### STATED PROBLEM 1
Name every North Korean export that the article on the North Korea sanctions says is under sanction.
### STATED PROBLEM 2
Repeat the part of the article on the North Korea sanctions from "But it came" up to and including "problem for them." word for word.

### DOCUMENT
++++++++

The UN Security Council has whacked crippling new sanctions on North Korea to force it to negotiate over its nuclear and weapons programs.
But it came only after days of diplomatic horse-trading, in which Washington caved to demands by Beijing and Moscow that even harsher American terms be defanged.
The deal between the three powers ensured that neither the Chinese nor the Russians exercised their Security Council veto, which would have derailed what became a unanimous resolution in the aftermath of Pyongyang’s sixth and most powerful nuclear device test on September 3.
More importantly, Monday evening’s vote revealed the power that China and Russia hold as the globe confronts the North Korea crisis, which on the one hand, they see more as Washington’s problem; while on the other, they see US prescriptions to resolve the crisis as more of a problem for them.
These latest sanctions tighten the UN tourniquet on the regime and its economy, particularly a new ban on its imports of natural gas and condensate; and its exports of textiles, which last year earned more than $US700 million ($874 million).
Combined with the impact of pre-existing sanctions on North Korean exports of coal, iron ore and seafood, the US claims that more than 90 per cent of the North’s exports are now under sanction.

++++++++

### MATERIAL
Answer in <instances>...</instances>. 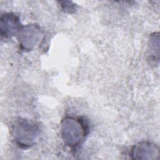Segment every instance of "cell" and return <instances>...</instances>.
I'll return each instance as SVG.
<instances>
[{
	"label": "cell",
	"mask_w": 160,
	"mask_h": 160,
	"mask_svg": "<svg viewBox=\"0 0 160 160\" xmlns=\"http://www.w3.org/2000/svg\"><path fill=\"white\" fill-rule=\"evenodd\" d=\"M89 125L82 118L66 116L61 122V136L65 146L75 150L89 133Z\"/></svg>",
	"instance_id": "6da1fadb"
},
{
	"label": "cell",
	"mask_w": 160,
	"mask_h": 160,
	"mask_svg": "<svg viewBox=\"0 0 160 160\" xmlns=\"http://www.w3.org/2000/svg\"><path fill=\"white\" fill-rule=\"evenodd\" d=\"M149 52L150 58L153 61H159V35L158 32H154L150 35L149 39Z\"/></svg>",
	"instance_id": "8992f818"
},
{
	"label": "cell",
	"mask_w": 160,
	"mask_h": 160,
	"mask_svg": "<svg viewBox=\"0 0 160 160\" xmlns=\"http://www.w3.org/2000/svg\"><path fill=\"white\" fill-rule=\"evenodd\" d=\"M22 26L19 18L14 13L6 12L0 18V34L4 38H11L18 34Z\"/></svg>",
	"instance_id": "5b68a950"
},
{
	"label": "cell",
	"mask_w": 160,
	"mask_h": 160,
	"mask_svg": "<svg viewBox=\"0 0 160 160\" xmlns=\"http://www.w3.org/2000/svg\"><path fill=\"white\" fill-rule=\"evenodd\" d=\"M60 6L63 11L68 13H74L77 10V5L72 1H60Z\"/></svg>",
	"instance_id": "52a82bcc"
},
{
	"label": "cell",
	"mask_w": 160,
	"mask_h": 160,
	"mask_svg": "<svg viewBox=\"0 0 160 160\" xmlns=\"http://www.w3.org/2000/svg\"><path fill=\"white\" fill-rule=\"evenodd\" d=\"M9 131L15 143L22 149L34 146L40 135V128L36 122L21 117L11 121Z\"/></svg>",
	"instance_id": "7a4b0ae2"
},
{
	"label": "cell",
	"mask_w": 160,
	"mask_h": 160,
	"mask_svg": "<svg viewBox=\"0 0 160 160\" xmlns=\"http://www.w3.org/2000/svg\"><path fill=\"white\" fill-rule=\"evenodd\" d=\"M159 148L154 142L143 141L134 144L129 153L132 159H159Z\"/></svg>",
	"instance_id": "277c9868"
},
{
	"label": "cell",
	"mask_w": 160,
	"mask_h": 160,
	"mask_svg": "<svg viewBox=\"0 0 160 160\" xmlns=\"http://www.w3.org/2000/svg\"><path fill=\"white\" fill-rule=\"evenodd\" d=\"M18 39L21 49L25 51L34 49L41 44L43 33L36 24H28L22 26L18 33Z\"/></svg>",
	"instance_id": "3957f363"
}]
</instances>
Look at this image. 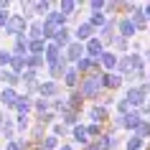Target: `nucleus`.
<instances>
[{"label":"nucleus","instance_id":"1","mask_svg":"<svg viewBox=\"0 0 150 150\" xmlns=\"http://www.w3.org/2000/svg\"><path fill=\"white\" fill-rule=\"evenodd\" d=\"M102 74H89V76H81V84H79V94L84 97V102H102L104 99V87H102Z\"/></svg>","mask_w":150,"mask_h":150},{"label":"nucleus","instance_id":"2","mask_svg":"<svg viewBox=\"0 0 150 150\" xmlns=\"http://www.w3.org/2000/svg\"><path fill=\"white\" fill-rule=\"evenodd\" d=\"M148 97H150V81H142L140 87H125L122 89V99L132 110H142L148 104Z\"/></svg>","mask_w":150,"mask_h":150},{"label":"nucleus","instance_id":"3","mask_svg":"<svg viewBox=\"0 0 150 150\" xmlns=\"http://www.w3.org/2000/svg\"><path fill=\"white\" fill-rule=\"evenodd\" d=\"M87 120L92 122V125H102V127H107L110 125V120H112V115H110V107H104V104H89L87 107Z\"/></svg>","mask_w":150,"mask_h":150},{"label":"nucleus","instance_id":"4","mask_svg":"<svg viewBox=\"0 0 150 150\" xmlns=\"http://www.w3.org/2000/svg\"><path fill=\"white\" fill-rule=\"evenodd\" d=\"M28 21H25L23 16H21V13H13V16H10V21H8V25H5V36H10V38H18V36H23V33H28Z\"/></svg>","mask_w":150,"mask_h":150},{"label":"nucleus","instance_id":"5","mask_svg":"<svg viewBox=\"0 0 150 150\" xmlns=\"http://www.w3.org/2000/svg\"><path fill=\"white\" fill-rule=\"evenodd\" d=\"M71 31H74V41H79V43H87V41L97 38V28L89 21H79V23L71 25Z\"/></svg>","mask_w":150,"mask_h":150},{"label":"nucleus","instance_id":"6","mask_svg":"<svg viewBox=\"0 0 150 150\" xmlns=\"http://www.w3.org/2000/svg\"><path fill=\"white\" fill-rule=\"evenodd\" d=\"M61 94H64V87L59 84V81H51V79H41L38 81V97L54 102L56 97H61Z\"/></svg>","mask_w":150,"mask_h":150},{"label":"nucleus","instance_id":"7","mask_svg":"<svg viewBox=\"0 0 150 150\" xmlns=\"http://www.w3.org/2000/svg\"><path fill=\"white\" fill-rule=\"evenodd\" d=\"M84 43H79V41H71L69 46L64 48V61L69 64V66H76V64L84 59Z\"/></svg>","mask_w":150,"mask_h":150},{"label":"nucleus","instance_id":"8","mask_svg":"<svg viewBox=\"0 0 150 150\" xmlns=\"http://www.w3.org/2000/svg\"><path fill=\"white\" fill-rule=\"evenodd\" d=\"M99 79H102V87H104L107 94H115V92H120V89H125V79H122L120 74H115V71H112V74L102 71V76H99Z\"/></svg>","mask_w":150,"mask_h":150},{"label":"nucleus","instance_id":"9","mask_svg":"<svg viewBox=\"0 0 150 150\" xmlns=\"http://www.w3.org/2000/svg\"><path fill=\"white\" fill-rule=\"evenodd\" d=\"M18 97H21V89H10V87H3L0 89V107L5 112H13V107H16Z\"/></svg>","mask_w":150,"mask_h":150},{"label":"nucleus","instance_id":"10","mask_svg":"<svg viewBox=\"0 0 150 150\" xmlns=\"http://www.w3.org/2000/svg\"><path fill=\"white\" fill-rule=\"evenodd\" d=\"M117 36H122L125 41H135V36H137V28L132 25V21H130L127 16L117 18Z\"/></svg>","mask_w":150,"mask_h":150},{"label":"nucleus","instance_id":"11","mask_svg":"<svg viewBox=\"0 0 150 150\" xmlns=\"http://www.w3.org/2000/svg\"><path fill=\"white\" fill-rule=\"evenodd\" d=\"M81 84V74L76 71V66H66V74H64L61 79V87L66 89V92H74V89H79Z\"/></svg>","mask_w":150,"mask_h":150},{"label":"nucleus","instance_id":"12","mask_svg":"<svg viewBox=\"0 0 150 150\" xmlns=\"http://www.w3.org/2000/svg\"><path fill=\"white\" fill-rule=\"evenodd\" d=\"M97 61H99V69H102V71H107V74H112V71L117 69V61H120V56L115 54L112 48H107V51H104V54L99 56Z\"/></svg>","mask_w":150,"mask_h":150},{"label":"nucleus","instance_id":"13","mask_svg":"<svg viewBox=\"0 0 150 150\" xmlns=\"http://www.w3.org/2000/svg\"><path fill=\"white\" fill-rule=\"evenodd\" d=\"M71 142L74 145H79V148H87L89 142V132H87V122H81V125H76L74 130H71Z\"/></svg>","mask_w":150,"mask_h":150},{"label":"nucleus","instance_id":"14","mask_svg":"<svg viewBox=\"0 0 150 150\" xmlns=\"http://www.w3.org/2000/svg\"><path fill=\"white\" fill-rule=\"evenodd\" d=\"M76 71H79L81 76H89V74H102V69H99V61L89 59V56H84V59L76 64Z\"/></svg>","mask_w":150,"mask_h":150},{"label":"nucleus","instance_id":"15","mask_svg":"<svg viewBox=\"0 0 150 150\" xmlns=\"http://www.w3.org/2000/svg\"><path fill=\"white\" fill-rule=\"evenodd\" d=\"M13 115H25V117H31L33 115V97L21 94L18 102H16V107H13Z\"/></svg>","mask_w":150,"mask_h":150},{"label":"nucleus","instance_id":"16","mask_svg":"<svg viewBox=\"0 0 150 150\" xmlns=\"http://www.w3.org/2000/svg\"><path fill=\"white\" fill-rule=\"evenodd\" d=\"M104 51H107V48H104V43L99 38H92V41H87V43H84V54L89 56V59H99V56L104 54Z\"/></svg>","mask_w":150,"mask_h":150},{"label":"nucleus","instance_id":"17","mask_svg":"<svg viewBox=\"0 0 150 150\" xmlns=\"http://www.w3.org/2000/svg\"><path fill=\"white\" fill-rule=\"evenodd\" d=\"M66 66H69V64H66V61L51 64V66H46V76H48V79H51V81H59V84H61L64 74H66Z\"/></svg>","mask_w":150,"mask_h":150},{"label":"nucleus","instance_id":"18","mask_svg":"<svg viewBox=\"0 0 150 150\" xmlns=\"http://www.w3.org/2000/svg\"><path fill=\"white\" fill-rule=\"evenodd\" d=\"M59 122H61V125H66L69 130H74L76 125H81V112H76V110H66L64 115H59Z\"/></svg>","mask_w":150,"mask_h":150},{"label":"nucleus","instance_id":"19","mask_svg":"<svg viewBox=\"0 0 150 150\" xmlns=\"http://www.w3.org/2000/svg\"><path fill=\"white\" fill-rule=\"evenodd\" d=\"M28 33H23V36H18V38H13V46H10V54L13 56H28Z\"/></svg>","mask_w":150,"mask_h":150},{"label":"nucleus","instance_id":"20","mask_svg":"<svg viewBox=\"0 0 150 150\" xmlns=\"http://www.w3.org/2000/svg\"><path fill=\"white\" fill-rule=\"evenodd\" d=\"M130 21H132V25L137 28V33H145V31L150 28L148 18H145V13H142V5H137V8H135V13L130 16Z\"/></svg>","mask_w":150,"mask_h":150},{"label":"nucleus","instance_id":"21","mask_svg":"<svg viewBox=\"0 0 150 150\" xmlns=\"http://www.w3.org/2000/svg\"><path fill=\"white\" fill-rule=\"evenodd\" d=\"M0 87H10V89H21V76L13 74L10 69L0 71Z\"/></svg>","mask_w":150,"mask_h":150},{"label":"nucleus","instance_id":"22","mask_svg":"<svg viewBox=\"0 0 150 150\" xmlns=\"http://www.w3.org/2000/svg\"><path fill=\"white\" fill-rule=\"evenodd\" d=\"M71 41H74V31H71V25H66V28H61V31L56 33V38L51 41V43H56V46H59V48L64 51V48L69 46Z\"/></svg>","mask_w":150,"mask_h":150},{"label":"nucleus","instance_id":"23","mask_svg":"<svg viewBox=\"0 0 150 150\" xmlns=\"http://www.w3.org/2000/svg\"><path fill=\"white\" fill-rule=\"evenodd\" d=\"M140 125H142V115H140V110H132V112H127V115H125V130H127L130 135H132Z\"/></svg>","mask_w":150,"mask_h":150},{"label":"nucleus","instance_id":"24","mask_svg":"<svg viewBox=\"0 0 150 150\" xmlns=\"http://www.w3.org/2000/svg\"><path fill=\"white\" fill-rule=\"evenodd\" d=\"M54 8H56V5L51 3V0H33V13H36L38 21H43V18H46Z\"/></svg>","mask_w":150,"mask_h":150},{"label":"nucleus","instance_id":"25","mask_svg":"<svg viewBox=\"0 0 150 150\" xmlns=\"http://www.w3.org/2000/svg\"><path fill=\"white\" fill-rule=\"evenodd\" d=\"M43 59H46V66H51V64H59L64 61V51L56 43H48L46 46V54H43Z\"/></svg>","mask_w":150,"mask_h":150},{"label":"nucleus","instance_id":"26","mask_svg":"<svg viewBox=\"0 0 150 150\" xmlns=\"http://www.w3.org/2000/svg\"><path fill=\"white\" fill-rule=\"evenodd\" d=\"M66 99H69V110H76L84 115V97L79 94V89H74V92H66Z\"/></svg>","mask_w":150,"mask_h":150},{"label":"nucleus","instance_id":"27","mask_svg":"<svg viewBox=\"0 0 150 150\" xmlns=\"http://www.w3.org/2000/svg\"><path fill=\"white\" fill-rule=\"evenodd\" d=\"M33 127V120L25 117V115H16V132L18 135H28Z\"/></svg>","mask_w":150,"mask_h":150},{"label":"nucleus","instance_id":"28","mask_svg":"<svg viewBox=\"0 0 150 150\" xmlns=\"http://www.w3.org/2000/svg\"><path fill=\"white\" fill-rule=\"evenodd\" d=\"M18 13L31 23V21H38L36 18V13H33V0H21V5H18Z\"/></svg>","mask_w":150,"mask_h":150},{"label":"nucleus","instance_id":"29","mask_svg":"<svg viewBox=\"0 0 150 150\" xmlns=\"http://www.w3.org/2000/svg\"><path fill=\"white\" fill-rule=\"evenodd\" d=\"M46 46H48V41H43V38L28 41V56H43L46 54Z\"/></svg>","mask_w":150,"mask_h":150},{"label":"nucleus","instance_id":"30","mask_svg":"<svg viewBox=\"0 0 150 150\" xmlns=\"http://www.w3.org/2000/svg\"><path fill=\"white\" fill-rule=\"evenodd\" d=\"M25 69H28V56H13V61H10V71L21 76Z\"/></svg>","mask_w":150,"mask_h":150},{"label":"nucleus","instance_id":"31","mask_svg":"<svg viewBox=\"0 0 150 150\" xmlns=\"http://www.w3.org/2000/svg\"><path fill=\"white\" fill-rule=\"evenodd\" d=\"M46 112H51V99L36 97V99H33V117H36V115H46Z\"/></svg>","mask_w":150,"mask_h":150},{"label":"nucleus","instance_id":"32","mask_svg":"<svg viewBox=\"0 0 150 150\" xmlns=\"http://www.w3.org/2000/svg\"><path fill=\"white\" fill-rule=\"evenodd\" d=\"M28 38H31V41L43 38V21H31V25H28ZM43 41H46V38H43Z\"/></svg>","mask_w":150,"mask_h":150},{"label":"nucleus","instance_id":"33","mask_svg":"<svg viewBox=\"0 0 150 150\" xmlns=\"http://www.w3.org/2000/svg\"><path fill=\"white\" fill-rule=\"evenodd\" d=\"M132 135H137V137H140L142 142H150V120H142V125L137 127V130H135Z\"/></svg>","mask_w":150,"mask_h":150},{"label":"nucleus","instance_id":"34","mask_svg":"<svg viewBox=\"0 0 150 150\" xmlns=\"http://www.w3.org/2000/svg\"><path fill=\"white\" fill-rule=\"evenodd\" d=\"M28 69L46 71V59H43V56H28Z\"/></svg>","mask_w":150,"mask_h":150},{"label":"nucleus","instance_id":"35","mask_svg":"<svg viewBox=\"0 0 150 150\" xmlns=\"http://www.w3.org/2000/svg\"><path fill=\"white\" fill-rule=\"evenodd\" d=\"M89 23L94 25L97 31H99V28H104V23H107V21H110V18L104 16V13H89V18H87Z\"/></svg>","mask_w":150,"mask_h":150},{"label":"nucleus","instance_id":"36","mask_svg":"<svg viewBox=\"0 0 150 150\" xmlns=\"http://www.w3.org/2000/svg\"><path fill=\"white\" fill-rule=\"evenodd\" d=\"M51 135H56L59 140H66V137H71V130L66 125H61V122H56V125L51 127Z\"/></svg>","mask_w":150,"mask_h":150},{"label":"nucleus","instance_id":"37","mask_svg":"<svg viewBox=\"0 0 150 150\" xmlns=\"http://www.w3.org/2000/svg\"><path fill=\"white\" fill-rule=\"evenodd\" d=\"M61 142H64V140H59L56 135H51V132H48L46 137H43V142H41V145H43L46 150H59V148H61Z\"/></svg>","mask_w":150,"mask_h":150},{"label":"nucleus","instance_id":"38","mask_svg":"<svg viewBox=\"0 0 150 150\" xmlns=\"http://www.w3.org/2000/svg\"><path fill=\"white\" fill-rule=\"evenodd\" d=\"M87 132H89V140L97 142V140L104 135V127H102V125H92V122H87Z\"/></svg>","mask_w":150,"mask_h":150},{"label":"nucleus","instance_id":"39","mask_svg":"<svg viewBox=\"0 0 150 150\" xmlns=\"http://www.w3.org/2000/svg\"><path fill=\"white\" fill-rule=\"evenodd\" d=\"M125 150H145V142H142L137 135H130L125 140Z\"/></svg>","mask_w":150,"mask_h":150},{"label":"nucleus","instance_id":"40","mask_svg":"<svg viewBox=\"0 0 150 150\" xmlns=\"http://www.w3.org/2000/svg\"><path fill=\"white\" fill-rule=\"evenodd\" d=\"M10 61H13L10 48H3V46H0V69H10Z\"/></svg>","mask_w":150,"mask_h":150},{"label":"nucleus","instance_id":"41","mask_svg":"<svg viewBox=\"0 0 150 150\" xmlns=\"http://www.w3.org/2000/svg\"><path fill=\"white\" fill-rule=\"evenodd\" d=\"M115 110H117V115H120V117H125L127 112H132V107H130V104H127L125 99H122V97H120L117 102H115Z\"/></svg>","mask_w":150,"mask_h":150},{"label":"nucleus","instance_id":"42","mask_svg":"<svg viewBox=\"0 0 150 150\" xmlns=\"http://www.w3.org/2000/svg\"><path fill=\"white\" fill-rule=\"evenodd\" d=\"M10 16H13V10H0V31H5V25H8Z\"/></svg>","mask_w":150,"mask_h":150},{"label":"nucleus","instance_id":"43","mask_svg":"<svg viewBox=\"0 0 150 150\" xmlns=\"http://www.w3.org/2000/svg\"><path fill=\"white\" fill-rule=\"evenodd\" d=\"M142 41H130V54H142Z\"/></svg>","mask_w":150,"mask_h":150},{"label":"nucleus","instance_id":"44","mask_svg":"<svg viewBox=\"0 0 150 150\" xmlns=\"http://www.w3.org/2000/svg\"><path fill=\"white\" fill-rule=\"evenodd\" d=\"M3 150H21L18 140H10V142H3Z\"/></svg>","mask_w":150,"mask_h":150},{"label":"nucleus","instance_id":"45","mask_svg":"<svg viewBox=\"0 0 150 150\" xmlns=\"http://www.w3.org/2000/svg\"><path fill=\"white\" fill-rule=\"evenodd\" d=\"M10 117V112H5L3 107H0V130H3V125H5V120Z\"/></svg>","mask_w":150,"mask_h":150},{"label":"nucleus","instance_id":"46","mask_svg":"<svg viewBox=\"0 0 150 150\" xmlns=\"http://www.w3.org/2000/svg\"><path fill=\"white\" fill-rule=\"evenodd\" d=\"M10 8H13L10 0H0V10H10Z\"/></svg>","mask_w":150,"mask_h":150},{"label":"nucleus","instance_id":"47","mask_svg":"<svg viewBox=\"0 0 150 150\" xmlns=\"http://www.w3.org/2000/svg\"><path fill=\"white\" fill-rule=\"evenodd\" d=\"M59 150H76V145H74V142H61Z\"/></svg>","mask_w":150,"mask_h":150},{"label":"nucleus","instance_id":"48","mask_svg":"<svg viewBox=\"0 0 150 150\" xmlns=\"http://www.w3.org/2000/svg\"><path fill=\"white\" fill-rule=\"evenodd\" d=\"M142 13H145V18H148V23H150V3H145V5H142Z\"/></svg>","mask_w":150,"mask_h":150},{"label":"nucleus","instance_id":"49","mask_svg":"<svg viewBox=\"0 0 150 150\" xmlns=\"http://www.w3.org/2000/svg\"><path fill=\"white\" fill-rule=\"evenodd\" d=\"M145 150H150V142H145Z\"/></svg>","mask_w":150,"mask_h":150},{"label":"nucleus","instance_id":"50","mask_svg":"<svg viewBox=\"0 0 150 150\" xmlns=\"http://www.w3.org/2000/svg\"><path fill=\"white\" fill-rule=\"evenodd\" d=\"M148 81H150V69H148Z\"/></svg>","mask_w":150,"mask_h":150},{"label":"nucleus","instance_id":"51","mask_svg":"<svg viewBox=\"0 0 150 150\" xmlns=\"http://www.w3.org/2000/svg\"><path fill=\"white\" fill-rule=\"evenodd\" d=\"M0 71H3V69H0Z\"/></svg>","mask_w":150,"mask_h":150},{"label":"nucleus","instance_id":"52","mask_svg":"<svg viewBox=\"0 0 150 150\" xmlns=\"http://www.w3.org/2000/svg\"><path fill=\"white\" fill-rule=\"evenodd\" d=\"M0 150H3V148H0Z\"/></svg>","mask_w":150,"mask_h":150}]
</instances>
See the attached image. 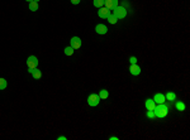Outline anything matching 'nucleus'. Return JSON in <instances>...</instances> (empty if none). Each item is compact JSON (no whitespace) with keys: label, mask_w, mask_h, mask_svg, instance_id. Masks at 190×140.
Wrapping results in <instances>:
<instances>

++++++++

### ANSWER 1
Textiles, coal, iron ore, seafood

### ANSWER 2
But it came only after days of diplomatic horse-trading, in which Washington caved to demands by Beijing and Moscow that even harsher American terms be defanged.
The deal between the three powers ensured that neither the Chinese nor the Russians exercised their Security Council veto, which would have derailed what became a unanimous resolution in the aftermath of Pyongyang’s sixth and most powerful nuclear device test on September 3.
More importantly, Monday evening’s vote revealed the power that China and Russia hold as the globe confronts the North Korea crisis, which on the one hand, they see more as Washington’s problem; while on the other, they see US prescriptions to resolve the crisis as more of a problem for them.